Abrió la puerta del Porsche y se agachó hasta quedar a su altura. Ladeó la cabeza, buscando su mirada, pero Kate tenía los ojos clavados en el edificio y todo su cuerpo temblaba.
—¿Por qué aquí? —preguntó ella.
—Te expliqué que debía ser un lugar sagrado. Ese tópico parece que es cierto, los objetos y lugares religiosos afectan a los ángeles caídos. Los debilita y les sale urticaria —dijo a modo de broma, buscando su sonrisa.
Ella lo miró a los ojos. No había humor en ellos, sino miedo.
—La última vez que estuve ahí, Mefisto entró y se paseó entre sus paredes sin que nada pareciera molestarle.
—Créeme, le afectaba —le aseguró William. La tomó de la mano y la besó en la muñeca—. ¿Lista?, porque deberíamos hacer esto cuanto antes.
Kate bajó la mirada un segundo y volvió a contemplar la iglesia con aprensión.
—¿Y por qué no Saint Martin? También es una iglesia.
—Porque Saint Martin está en el centro. Necesitamos un lugar en el que no corramos el riesgo de ser descubiertos. Alejado y fácil de vigilar. Por aquí vive poca gente y durante la noche ninguna patrulla circula por la zona. Kate… —Le deslizó una mano por la nuca para que lo mirara a los ojos—, va a salir bien. Esa mujer sabe lo que hace, puede ayudarte. Después nos iremos de aquí, lejos de todo. Tú y yo solos —susurró con la frente apoyada en la de ella.

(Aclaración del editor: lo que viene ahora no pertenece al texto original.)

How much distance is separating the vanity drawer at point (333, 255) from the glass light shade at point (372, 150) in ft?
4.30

Kate sintió el suspiro de William contra su boca y después cómo sus labios se curvaban con una sonrisa. Él le dio un beso suave y profundo que borró parte de su malestar. Entre sus brazos se sentía segura y él no permitiría que le hicieran daño. Dejó que entrelazara los dedos con los suyos y que tirara de ella fuera del coche.
Marie se acercó y le dedicó una sonrisa. Kate se la devolvió sin mucha convicción. Robert y Adrien se plantaron delante de ella. Con un nudo en el estómago contempló a su familia, una parte de ella. La otra se encontraba justo detrás, escondidos en las sombras. Miró por encima de su hombro y supo, sin necesidad de verles, que estaban allí. Un destello dorado surgió de la nada para desaparecer igual de rápido. Un leve aullido llegó hasta sus oídos. No estaba sola.
Cruzaron la verja y se dirigieron con paso rápido hasta la puerta principal de la iglesia. Gabriel los seguía a poca distancia. Estaba serio y fruncía el ceño, preocupado. Sus sentidos no habían percibido nada que indicara que los Oscuros se encontraban por allí.
¡Parecían niños escondiéndose los unos de los otros! Mefisto no se arriesgaría a exponerse mientras Lucifer fuera débil; y ellos no podían permitirse un enfrentamiento que no estaban seguros de poder ganar. A pesar de esa seguridad, no podía quitarse de encima aquella sensación. A veces, la guerra se ganaba con las pequeñas batallas.
Se detuvo un segundo y giró sobre sí mismo, escudriñando las sombras.
—No puede ser tan fácil —susurró para sí mismo.